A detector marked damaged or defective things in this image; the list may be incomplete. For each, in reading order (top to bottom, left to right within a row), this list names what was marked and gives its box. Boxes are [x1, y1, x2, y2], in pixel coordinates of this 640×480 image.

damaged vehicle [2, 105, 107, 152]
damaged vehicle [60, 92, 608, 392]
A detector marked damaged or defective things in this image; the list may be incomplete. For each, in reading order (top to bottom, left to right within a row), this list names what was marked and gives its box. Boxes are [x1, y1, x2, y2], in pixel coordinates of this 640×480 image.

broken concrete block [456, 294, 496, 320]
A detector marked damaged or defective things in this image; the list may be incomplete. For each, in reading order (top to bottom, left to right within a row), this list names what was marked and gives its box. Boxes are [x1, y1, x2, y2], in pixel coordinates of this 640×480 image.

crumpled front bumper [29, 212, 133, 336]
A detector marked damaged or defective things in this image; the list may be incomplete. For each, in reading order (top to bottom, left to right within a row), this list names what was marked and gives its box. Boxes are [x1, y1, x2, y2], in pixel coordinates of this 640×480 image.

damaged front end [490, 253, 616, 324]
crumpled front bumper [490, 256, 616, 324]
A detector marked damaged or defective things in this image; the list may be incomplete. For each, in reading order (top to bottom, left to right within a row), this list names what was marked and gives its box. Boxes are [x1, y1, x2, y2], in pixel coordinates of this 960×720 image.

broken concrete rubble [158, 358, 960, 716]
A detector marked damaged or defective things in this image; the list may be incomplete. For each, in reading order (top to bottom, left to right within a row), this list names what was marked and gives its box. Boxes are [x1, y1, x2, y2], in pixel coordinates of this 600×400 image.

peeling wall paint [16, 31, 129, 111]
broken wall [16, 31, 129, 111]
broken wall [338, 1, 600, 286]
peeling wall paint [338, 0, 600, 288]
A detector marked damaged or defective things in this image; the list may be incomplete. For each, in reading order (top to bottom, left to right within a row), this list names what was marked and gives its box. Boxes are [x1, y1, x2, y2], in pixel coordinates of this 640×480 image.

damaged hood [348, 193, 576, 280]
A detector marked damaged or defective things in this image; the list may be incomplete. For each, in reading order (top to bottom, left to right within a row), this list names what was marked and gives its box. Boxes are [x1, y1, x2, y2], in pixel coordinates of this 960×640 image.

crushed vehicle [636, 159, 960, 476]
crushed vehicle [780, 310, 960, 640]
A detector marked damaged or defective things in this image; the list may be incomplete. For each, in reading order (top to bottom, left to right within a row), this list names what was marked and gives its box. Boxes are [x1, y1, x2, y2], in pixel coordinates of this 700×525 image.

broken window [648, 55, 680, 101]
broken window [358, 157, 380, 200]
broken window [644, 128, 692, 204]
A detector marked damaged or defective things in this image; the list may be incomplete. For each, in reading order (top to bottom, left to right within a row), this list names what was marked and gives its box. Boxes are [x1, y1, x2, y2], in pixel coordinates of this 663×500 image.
•••
**Task instructions:**
Copy out each record above exactly, leaving nothing out.

**Output for this task:**
A detector marked damaged or defective things in this image; the list may be incomplete. For each, in reading order (top to bottom, left to right within a row), this list names what was marked and gives its box. Boxes are [x1, y1, x2, y2], in pixel coordinates of this 640×480 image.

damaged vehicle [2, 105, 107, 152]
damaged vehicle [60, 92, 608, 392]
A detector marked damaged or defective things in this image; the list may be incomplete. For each, in reading order (top to bottom, left to right within a row), this list names what was marked and gives its box. Boxes are [x1, y1, x2, y2], in pixel coordinates of this 640×480 image.

broken concrete block [456, 294, 496, 320]
A detector marked damaged or defective things in this image; the list may be incomplete. For each, in reading order (top to bottom, left to right within a row), this list names what was marked and gives its box. Boxes are [x1, y1, x2, y2], in pixel coordinates of this 640×480 image.

crumpled front bumper [29, 212, 133, 336]
A detector marked damaged or defective things in this image; the list may be incomplete. For each, in reading order (top to bottom, left to right within a row), this list names what was marked and gives its box. Boxes are [x1, y1, x2, y2], in pixel coordinates of this 640×480 image.

damaged front end [490, 253, 616, 324]
crumpled front bumper [490, 256, 616, 324]
A detector marked damaged or defective things in this image; the list may be incomplete. For each, in reading order (top to bottom, left to right within a row), this list names what was marked and gives its box. Boxes are [x1, y1, x2, y2], in pixel coordinates of this 960×720 image.

broken concrete rubble [158, 358, 960, 716]
A detector marked damaged or defective things in this image; the list may be incomplete. For each, in reading order (top to bottom, left to right within a row), this list names what was marked and gives its box. Boxes are [x1, y1, x2, y2], in pixel coordinates of this 600×400 image.

peeling wall paint [16, 31, 129, 111]
broken wall [16, 31, 129, 111]
broken wall [338, 1, 600, 286]
peeling wall paint [338, 0, 600, 288]
A detector marked damaged or defective things in this image; the list may be incomplete. For each, in reading order (top to bottom, left to right within a row), this list names what was marked and gives its box. Boxes are [x1, y1, x2, y2], in pixel coordinates of this 640×480 image.

damaged hood [348, 193, 576, 280]
A detector marked damaged or defective things in this image; the list may be incomplete. For each, in reading order (top to bottom, left to right within a row), this list names what was marked and gives its box. Boxes are [x1, y1, x2, y2], in pixel coordinates of this 960×640 image.

crushed vehicle [636, 159, 960, 476]
crushed vehicle [780, 310, 960, 640]
A detector marked damaged or defective things in this image; the list may be incomplete. For each, in reading order (top to bottom, left to right within a row), this list names what was marked and gives its box. Boxes are [x1, y1, x2, y2], in pixel coordinates of this 700×525 image.

broken window [648, 55, 680, 101]
broken window [358, 157, 380, 200]
broken window [644, 128, 692, 204]
A detector marked damaged or defective things in this image; the list may be incomplete. For each, in reading order (top to bottom, left to right within a row), this list names what was marked and gives its box. Boxes are [x1, y1, x2, y2], in pixel coordinates of this 663×500 image.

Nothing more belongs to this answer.